Here is the way it works. First, the system splits tasks between two language fashions: A “privileged LLM” (P-LLM) generates code that defines the steps to take—like calling a operate to get the final electronic mail or sending a message. Consider this because the “planner module” that solely processes direct person directions.
Subsequent, a “quarantined LLM” (Q-LLM) solely parses unstructured information into structured outputs. Consider it as a short lived, remoted helper AI. It has no entry to instruments or reminiscence and can’t take any actions, stopping it from being straight exploited. That is the “reader module” that extracts info however lacks permissions to execute actions. To additional forestall info leakage, the Q-LLM makes use of a particular boolean flag (“have_enough_information”) to sign if it may well fulfill a parsing request, somewhat than probably returning manipulated textual content again to the P-LLM if compromised.
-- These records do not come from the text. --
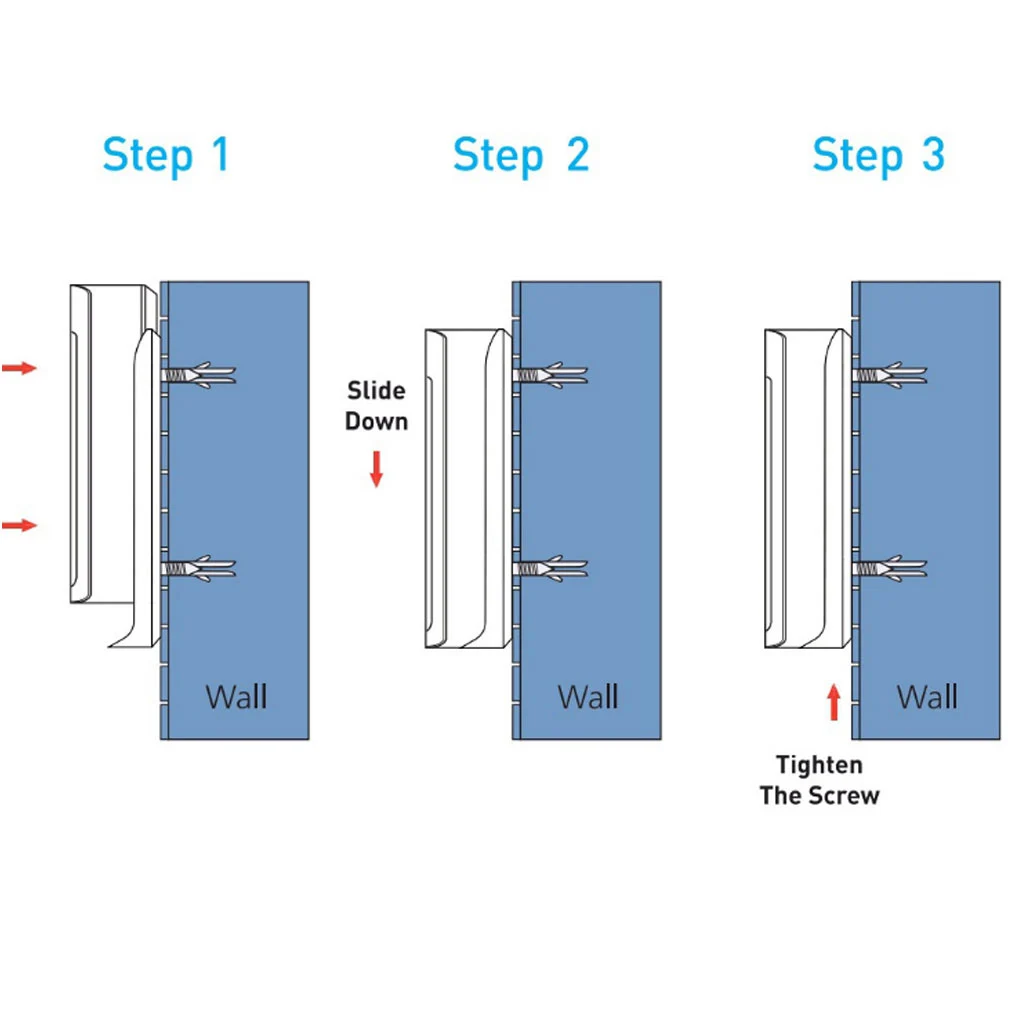 Step 1

Wall

Step 2

Slide Down

Wall

Step 3

Wall

Tighten The Screw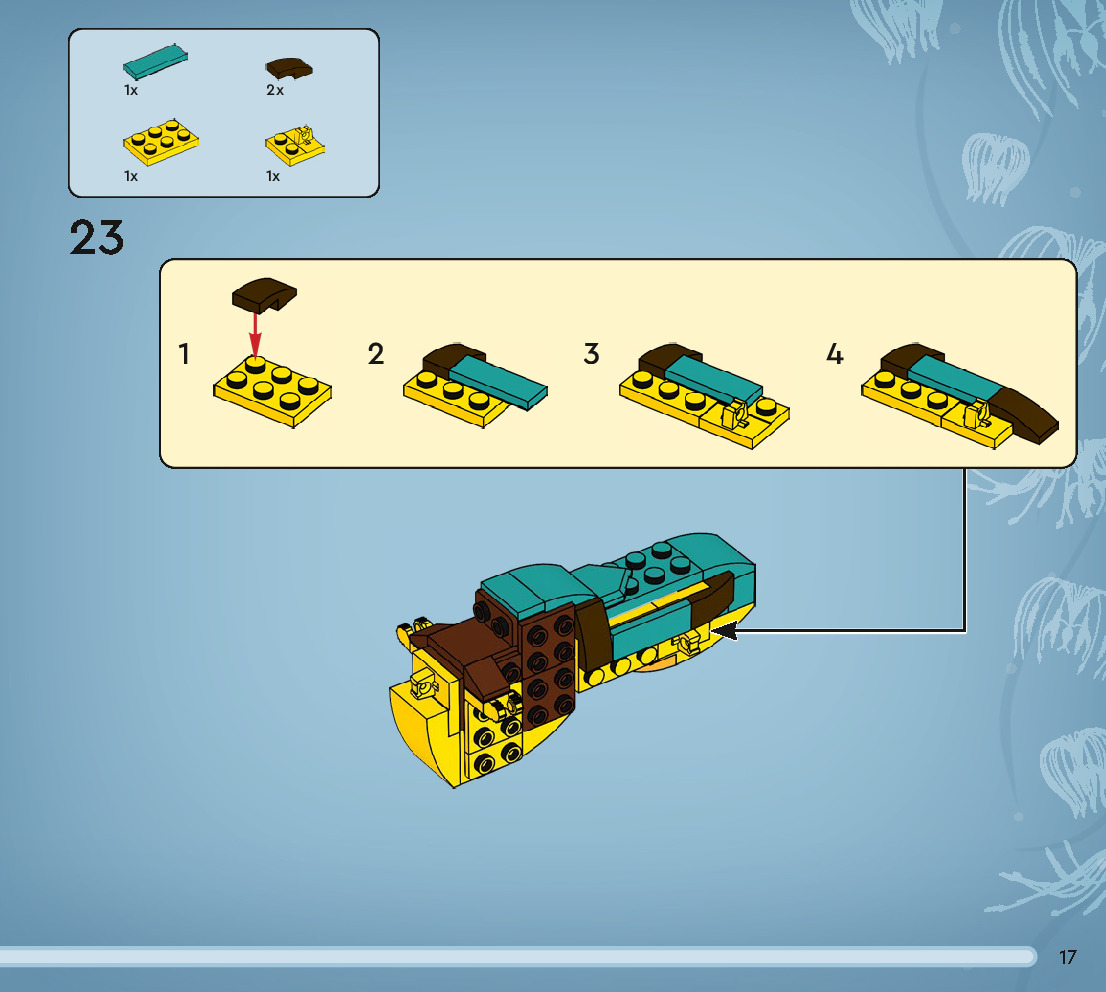 1x

2x

1x

1x

23

1

2

3

4

17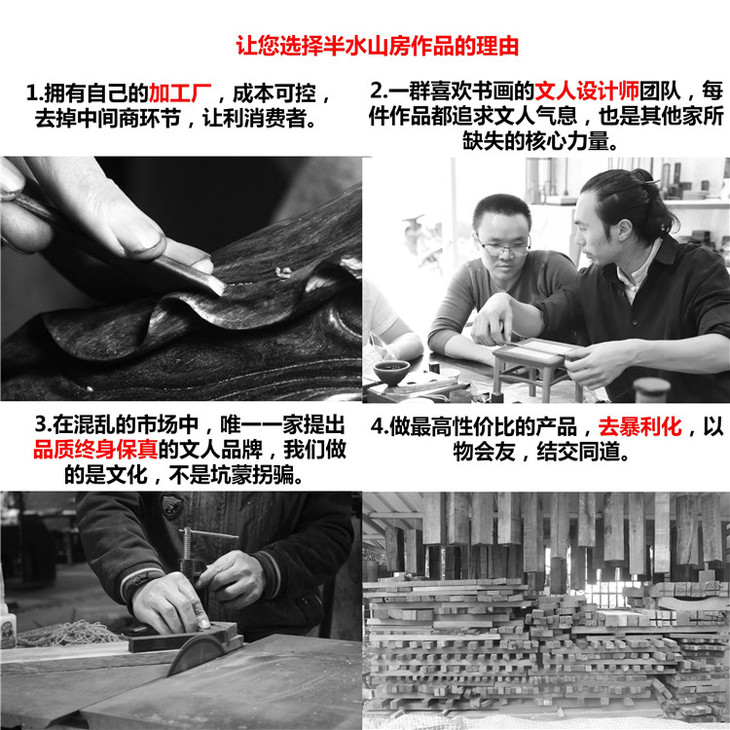 让您选择半水山房作品的理由

1.拥有自己的加工厂，成本可控，去掉中间商环节，让利消费者。

2.一群喜欢书画的文人设计师团队，每件作品都追求文人气息，也是其他家所缺失的核心力量。

3.在混乱的市场中，唯一一家提出品质终身保真的文人品牌，我们做的是文化，不是坑蒙拐骗。

4.做最高性价比的产品，去暴利化，以物会友，结交同道。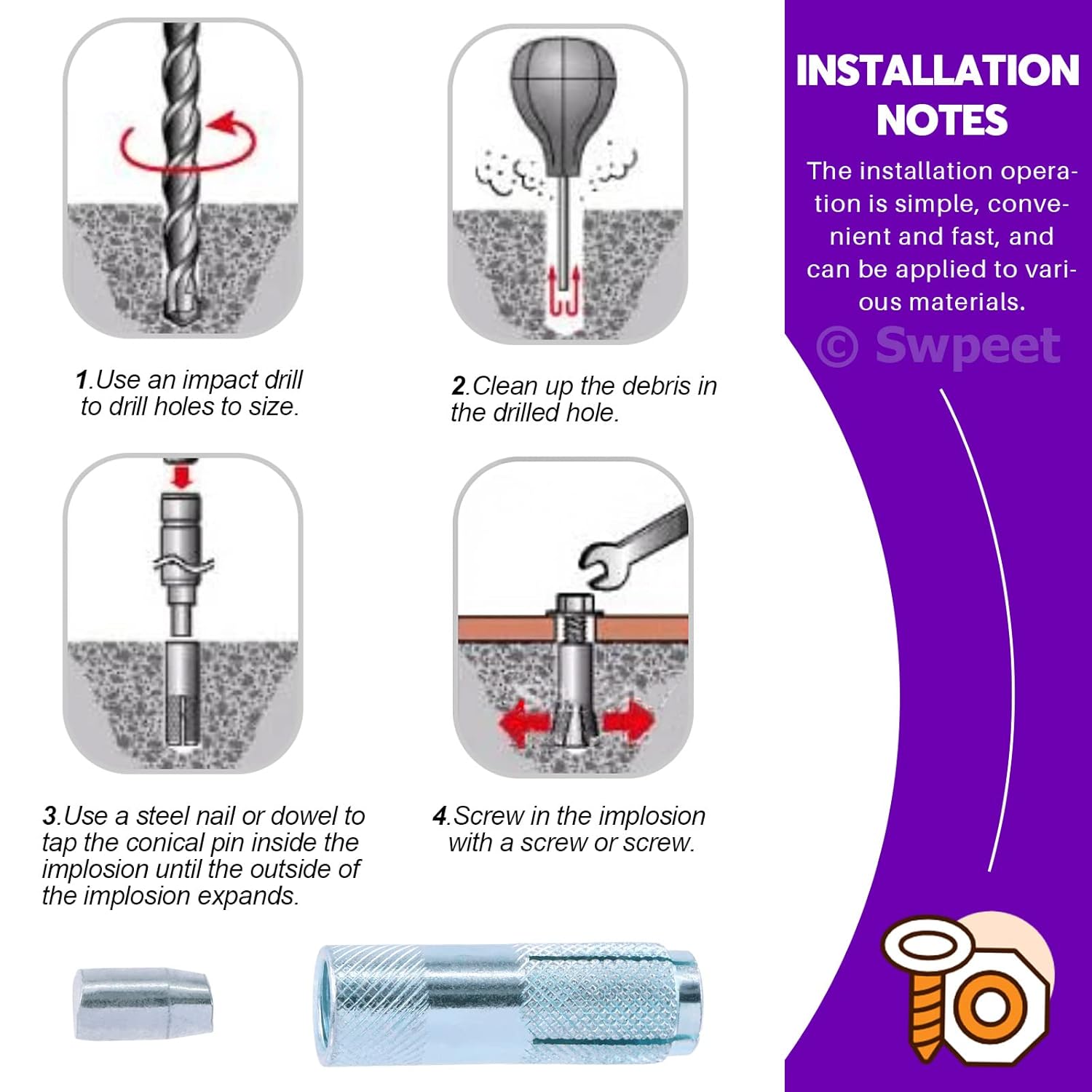 1.Use an impact drill to drill holes to size.

2.Clean up the debris in the drilled hole.

3.Use a steel nail or dowel to tap the conical pin inside the implosion until the outside of the implosion expands.

4.Screw in the implosion with a screw or screw.

INSTALLATION NOTES

The installation operation is simple, convenient and fast, and can be applied to various materials.

© Swpeet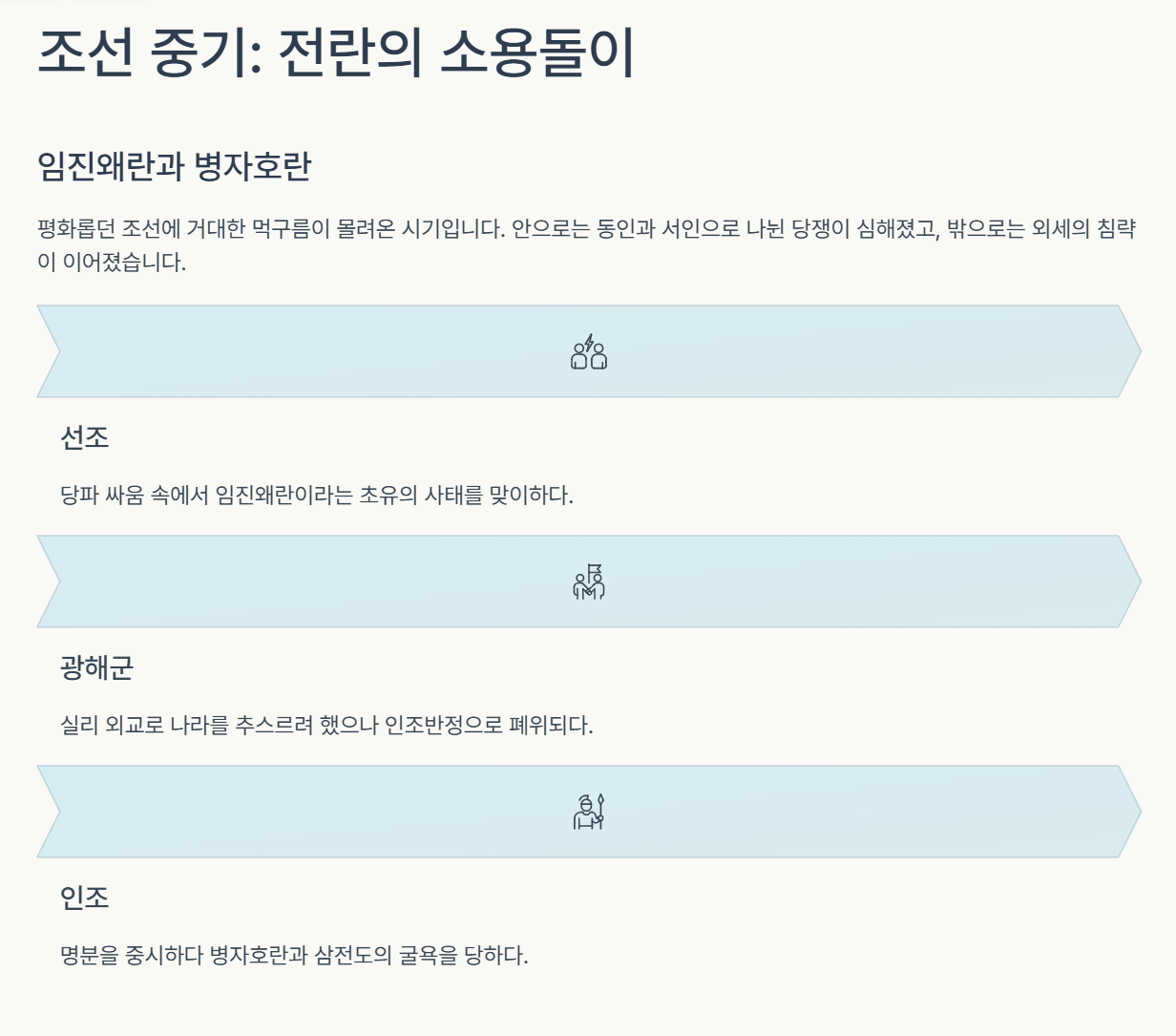 조선 중기: 전란의 소용돌이

임진왜란과 병자호란

평화롭던 조선에 거대한 먹구름이 몰려온 시기입니다. 안으로는 동인과 서인으로 나뉜 당쟁이 심해졌고, 밖으로는 외세의 침략이 이어졌습니다.

선조

당파 싸움 속에서 임진왜란이라는 초유의 사태를 맞이하다.

광해군

실리 외교로 나라를 추스르려 했으나 인조반정으로 폐위되다.

인조

명분을 중시하다 병자호란과 삼전도의 굴욕을 당하다.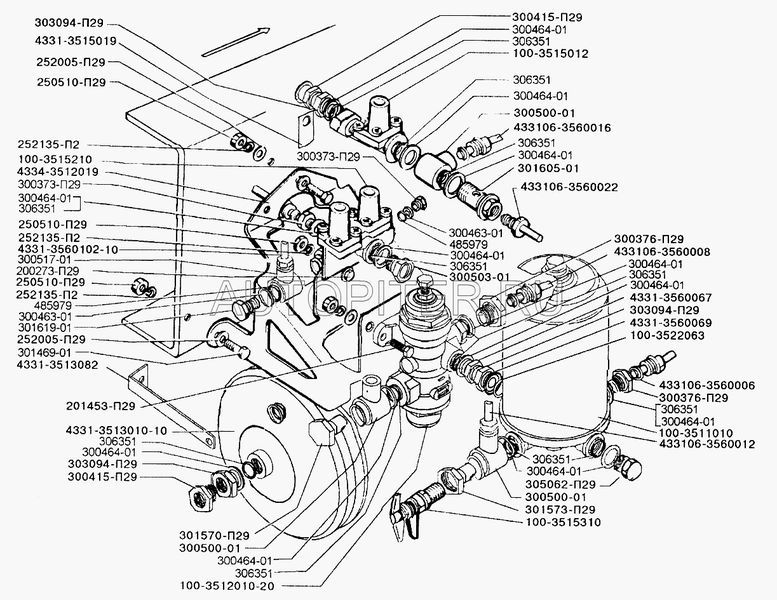 303094-П29
4331-3515019
252005-П29
250510-П29
252135-П2
100-3515210
4334-3512019
300373-П29
300464-01
306351
250510-П29
252135-П2
4331-3560102-10
300517-01
200273-П29
250510-П29
252135-П2
485979
300463-01
301619-01
252005-П29
301469-01
4331-3513082
201453-П29
4331-3513010-10
306351
300464-01
303094-П29
300415-П29
301570-П29
300500-01
300464-01
306351
100-3512010-20

300415-П29
300464-01
306351
100-3515012
306351
300464-01
300500-01
433106-3560016
306351
300464-01
301605-01
433106-3560022
300373-П29
300463-01
485979
300464-01
306351
300503-01
300376-П29
433106-3560008
300464-01
306351
300464-01
4331-3560067
303094-П29
4331-3560069
100-3522063
433106-3560006
300376-П29
306351
300464-01
100-3511010
433106-3560012
306351
300464-01
305062-П29
300500-01
301573-П29
100-3515310

AUTOPITER.RU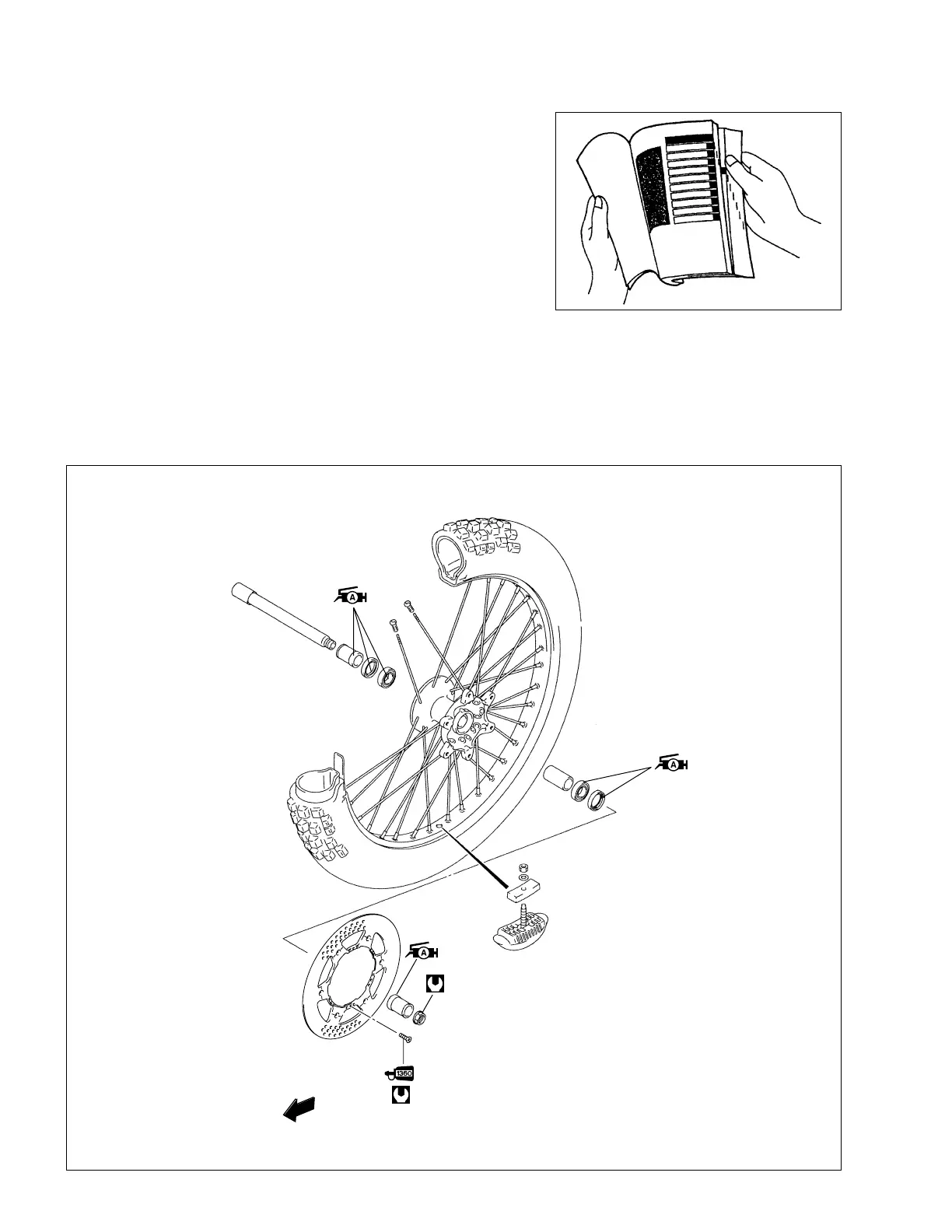 A

A

A

1360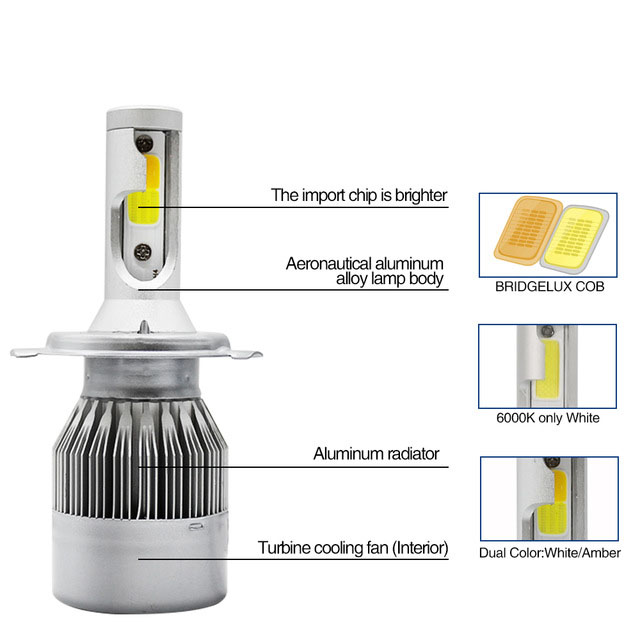 The import chip is brighter

Aeronautical aluminum alloy lamp body

Aluminum radiator

Turbine cooling fan (Interior)

BRIDGELUX COB

6000K only White

Dual Color:White/Amber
The P-LLM by no means sees the content material of emails or paperwork. It sees solely {that a} worth exists, equivalent to “electronic mail = get_last_email()” after which writes code that operates on it. This separation ensures that malicious textual content can’t affect which actions the AI decides to take.
CaMeL’s innovation extends past the dual-LLM method. CaMeL converts the person’s immediate right into a sequence of steps which can be described utilizing code. Google DeepMind selected to make use of a locked-down subset of Python as a result of each obtainable LLM is already adept at writing Python.
From immediate to safe execution
For instance, Willison provides the instance immediate “Discover Bob’s electronic mail in my final electronic mail and ship him a reminder about tomorrow’s assembly,” which might convert into code like this:
electronic mail = get_last_email() tackle = query_quarantined_llm( "Discover Bob's electronic mail tackle in [email]", output_schema=EmailStr ) send_email( topic="Assembly tomorrow", physique="Bear in mind our assembly tomorrow", recipient=tackle, )
On this instance, electronic mail is a possible supply of untrusted tokens, which implies the e-mail tackle may very well be a part of a immediate injection assault as properly.
Through the use of a particular, safe interpreter to run this Python code, CaMeL can monitor it intently. Because the code runs, the interpreter tracks the place each bit of knowledge comes from, which known as a “information path.” As an illustration, it notes that the tackle variable was created utilizing info from the doubtless untrusted electronic mail variable. It then applies safety insurance policies primarily based on this information path. This course of entails CaMeL analyzing the construction of the generated Python code (utilizing the ast library) and working it systematically.